EXERCISE:
Answer these questions about the MongoDB $facet example:
1. Which sort order on price does the max sub-pipeline use?
2. According to the explanation, in what form is each sub-pipeline's result stored in the output document?
3. What output does the example give for the four sample prices?

SELECTED EXTRACT:
● ● ●
You can make use of a $facet stage, combined with $sort/$limit stages:

// { "price": 123 }
// { "price": 165 }
// { "price": 98  }
// { "price": 34  }
db.collection.aggregate([
  { $facet: {
    min: [{ $sort: { price:  1 } }, { $limit: 1 }],
    max: [{ $sort: { price: -1 } }, { $limit: 1 }]
  }},
  { $project: { min: { $first: "$min.price" }, max: { $first: "$max.price" } } }
])
// { "min" : 34, "max" : 165 }

The $facet stage allows us to run multiple aggregation pipelines within a single stage on the same set of input documents. Each sub-pipeline has its own field in the output document where its result is stored as an array of documents.

Each field is thus produced by its own aggregation pipeline whose first stage $sorts prices in a specified order, followed by a $limit stage that'll only keep the first item (the smallest as defined by the chosen ordering).
● ● ●
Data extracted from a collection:
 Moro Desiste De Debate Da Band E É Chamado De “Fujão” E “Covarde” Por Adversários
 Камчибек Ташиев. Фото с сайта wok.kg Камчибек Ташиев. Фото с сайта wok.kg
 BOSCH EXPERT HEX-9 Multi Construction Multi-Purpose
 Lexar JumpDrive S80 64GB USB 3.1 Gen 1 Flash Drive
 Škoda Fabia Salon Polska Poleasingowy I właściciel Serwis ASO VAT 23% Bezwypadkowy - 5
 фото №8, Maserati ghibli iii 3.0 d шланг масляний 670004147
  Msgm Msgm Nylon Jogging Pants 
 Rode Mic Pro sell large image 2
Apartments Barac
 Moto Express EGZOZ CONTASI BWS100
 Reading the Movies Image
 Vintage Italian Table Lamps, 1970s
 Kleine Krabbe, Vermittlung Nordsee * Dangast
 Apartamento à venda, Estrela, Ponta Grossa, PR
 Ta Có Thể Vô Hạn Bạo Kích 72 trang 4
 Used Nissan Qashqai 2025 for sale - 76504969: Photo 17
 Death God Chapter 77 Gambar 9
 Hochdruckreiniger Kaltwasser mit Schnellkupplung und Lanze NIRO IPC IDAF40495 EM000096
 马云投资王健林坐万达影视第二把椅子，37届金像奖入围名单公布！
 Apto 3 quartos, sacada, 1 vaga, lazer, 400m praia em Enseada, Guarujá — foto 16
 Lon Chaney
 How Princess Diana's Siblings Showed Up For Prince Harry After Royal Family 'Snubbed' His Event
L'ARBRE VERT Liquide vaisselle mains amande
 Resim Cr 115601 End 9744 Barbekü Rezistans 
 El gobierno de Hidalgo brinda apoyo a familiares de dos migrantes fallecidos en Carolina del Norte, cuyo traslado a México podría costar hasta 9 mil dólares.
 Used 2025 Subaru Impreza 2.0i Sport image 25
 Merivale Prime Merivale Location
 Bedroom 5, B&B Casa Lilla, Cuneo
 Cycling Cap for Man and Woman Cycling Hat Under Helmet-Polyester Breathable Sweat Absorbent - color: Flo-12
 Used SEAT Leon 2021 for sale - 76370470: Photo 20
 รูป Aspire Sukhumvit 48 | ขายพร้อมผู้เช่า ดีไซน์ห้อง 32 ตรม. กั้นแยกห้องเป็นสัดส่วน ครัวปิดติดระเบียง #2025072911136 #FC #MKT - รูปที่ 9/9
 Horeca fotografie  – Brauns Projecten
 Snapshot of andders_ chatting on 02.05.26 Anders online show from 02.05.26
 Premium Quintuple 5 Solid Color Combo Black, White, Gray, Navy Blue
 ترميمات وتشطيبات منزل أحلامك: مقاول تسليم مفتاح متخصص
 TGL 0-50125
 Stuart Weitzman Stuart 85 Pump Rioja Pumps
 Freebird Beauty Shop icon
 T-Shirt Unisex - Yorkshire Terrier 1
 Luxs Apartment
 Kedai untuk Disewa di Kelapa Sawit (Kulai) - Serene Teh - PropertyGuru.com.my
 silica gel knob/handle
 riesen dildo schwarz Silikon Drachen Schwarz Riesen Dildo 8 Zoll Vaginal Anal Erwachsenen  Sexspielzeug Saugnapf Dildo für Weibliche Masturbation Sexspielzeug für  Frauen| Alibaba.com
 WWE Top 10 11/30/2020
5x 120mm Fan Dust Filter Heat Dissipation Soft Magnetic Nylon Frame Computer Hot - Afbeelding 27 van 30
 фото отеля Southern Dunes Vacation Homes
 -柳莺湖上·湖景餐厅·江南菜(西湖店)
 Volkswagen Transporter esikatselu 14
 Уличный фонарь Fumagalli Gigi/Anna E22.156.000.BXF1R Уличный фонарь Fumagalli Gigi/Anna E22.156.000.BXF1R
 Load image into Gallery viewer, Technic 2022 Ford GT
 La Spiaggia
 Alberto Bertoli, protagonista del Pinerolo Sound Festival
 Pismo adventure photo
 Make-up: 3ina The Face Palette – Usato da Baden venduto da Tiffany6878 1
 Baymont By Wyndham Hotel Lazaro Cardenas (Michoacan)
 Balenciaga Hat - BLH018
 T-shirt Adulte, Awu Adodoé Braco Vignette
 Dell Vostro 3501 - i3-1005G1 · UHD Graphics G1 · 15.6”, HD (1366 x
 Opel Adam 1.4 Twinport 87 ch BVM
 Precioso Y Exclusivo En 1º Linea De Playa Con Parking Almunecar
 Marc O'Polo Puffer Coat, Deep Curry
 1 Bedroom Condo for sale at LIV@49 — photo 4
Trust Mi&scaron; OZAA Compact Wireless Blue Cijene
● ● ●
RESPONSE FOR THIS EXERCISE:
1. It sorts by price in descending order: { price: -1 }.
2. Each result is stored as an array of documents in the sub-pipeline's own field.
3. { "min" : 34, "max" : 165 }